### Исходный текст
▬▬▬▬▬▬▬▬▬▬

Фрагмент для ознакомления
2
Введение
Изучение термина власти наблюдалось уже в трудах Платона и Аристотеля. Платон рассматривает власть как силу, основанную на знании правления. Власть у Аристотеля играет роль активной формы, превращающий пассивную материю в реальные предметы.
Первая специальная попытка определить власть как понятие связана с именем Т. Гоббса, который подразумевает её как наличные средства человека достигнуть в будущем некоего блага. Согласно суждению Макса Вебера, власть является вероятностью того, что человек в состоянии осуществить свою волю в социальном отношении, вопреки сопротивлению, независимо от того, на чем эта вероятность основывается.
Власть и лидерство неразрывно связаны между собой. Лидером считается лицо в группе, имеющее признанный авторитет и обладающее влиянием, которое проявляется как управляющие действия. В процессе изучения проблемы лидерства учеными было выявлено множество определений данного понятия.
Принуждение – это власть, основанная на страхе.
К. Шмитт в своей книге «Понятие политического» исходит из приоритета политики над всеми сферами человеческой деятельности. Согласно автору, существует приоритет децизионизма – понятия, когда решение выше нормы, а суверен выше закона, чрезвычайность положения выше нормы .
Власть - такова исходная мысль Агамбена в книге «Суверенная власть и голая жизнь», - как, впрочем, и язык, как и бытие, имеет в себе нечто мистическое, ибо так же, как язык или бытие, она началась раньше, чем началась. Поэтому любые попытки мыслить власть «позитивно» неизбежно заканчиваются лишь продолжением самого проекта, воплощениями которого являются и фюрер, и тоталитарные практики, и гедонистическое общество потребления, и этническое регулирование, и мир «отвержения» - короче, «третий мир» .
Консервативный Штраус, будучи верен аристократически-джентельменским идеалам и проецируя тиранию на гитлеровский режим, категорически настаивает на том, что тирания нелегитимна и не спасаема, поскольку устанавливается насилием и остается режимом аномии, в котором порядок, если он есть, зависит только от воли тирана, а не от закона. «Нет закона – нет свободы» поэтому интеллектуал ни при каких обстоятельствах не должен сотрудничать с такой властью.
Целью данной работы является рассмотрение философских исследований власти.

▬▬▬▬▬▬▬▬▬▬

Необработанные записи

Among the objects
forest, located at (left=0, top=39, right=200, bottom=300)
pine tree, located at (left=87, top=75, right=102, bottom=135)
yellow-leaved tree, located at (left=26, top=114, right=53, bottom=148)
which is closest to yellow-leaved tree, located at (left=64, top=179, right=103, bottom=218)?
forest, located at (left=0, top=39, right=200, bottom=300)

▬▬▬▬▬▬▬▬▬▬

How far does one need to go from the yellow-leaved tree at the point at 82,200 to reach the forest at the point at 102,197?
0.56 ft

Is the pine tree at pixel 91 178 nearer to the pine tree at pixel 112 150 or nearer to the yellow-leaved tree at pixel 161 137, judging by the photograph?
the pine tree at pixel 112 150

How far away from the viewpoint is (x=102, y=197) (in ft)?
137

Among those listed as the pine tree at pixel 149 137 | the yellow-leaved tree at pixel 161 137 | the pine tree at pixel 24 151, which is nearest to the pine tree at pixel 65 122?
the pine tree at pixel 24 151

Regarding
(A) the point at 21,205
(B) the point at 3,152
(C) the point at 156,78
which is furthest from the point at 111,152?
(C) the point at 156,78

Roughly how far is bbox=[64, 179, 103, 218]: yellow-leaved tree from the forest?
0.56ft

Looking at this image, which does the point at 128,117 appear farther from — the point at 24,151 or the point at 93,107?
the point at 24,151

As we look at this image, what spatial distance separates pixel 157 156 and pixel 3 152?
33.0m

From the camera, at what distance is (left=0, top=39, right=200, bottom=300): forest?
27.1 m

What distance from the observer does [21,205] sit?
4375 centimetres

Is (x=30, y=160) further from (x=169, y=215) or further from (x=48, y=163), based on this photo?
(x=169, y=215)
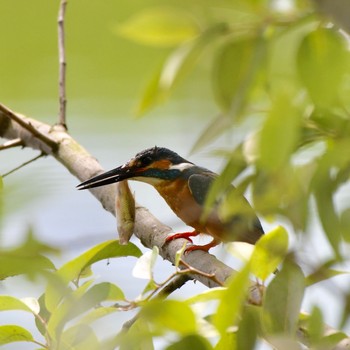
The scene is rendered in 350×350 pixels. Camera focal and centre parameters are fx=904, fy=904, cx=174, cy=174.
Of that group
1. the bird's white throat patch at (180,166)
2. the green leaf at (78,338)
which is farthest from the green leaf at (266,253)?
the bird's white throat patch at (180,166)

▬▬▬▬▬▬▬▬▬▬

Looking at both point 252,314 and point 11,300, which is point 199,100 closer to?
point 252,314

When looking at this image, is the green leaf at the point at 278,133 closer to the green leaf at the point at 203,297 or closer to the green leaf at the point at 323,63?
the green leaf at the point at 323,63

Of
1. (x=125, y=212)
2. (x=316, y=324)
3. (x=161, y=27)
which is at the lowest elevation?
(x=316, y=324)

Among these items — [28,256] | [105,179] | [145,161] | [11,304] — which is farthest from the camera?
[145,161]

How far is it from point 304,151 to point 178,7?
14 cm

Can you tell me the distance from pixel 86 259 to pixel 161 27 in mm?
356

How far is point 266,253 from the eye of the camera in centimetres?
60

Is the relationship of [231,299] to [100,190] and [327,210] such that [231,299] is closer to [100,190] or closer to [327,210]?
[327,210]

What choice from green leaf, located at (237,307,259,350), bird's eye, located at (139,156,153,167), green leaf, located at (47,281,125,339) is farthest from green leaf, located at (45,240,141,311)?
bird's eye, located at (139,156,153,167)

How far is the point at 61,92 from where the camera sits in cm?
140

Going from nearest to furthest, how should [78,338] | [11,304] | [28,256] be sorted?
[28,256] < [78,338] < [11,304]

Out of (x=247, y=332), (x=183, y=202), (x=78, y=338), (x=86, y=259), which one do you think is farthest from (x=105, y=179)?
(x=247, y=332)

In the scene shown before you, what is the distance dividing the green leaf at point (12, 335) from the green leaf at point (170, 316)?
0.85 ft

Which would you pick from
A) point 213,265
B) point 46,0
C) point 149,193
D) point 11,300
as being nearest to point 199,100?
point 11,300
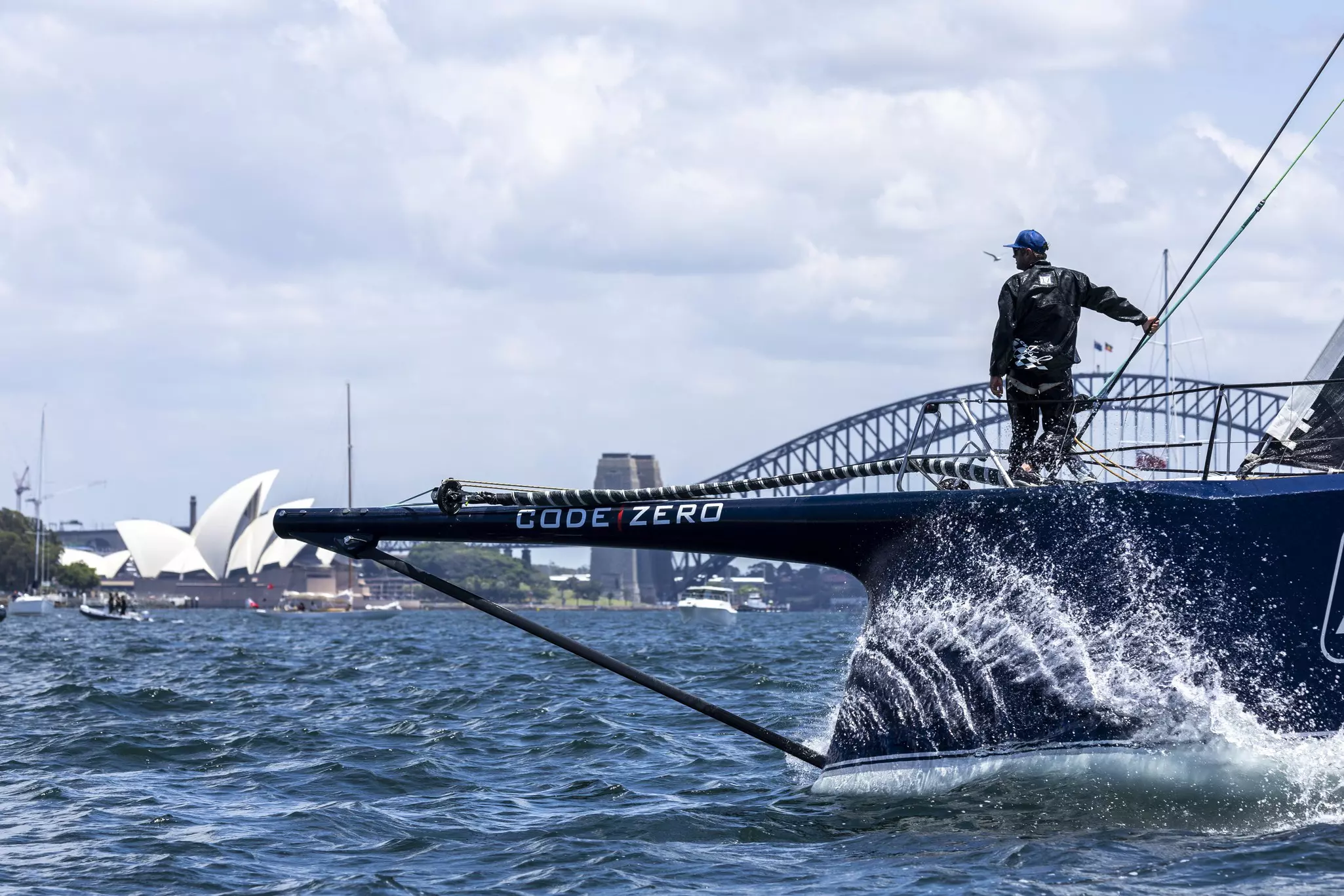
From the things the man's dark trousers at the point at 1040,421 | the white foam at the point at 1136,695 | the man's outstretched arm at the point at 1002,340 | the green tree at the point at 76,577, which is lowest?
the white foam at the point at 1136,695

▬▬▬▬▬▬▬▬▬▬

### Задание
Пожалуйста, напишите продолжение приведенного выше текста о философских исследованиях власти, начиная сразу после его последнего предложения.

### Ответ ниже
1 Власть в понимании К. Шмитта
Ключевая идея для Шмитта состоит в том, что легальное, никогда не существовавшее в отрыве от легитимного, ныне не может выступать основанием для самого себя, существовать вне чьей-то воли – логика децизионизма. Правовое государство – то, в котором нормы и законы являются высшим выражением воли большинства, – неминуемо перераспределяет власть в пользу исполнителей норм и законов – бюрократии. Новая элита, бюрократия, с помощью парламента изменяет законы и даже Конституцию лишь для продвижения собственных интересов, пренебрегая народной волей, а потому, заключает Шмитт, необходим суверен – сильная фигура президента, которая, воспользовавшись предоставленной ему народом легитимностью, вернет легальное в область легитимного, обеспечит исполнение народной воли и пресечет самоуправство элит. Эта идея суверена, в котором находит средоточие единая народная воля, берет свое начало еще из «Левиафана» Томаса Гоббса,
изображенного в виде государя, чье коллективное тело состоит из делегиро-авшего ему власть, заключившего между собой общественный договор, народа. Важно учесть тот социально-политический контекст, в рамках которого
Как полагает К. Шмитт, государство уже предполагает термин «политическое». Государство – это специфическое состояние народа, которое в решающем случае – наиважнейшее. Признаки «статус» и «народ» наделяются смыслом при помощи широкого признака – политического.
Термин «политическое», как полагает К. Шмитт, нельзя приравнивать к «государственному». Чтобы понять, что представляет собой первое, нужно установить категории политики, поскольку политическое обладает своими критериями. Так, в сфере морального есть категории «доброе» и «злое», в эстетическом – «прекрасное» и «безобразное». Политическое различение политических действий и мотивов заключено в различении друга и врага, при помощи критерия. Суть различения друга и врага – обозначение интенсивности общности и разделения.
«Друг» и «враг» важно анализировать в их определенном понимании, а не как образы. Так, враг – это не тот, кто конкурирует или противостоит. Враг – это конфронтирующая общность людей. Это только публичный враг, которого не нужно лично ненавидеть. Политическая противоположность представляет собой самую сильную противоположность.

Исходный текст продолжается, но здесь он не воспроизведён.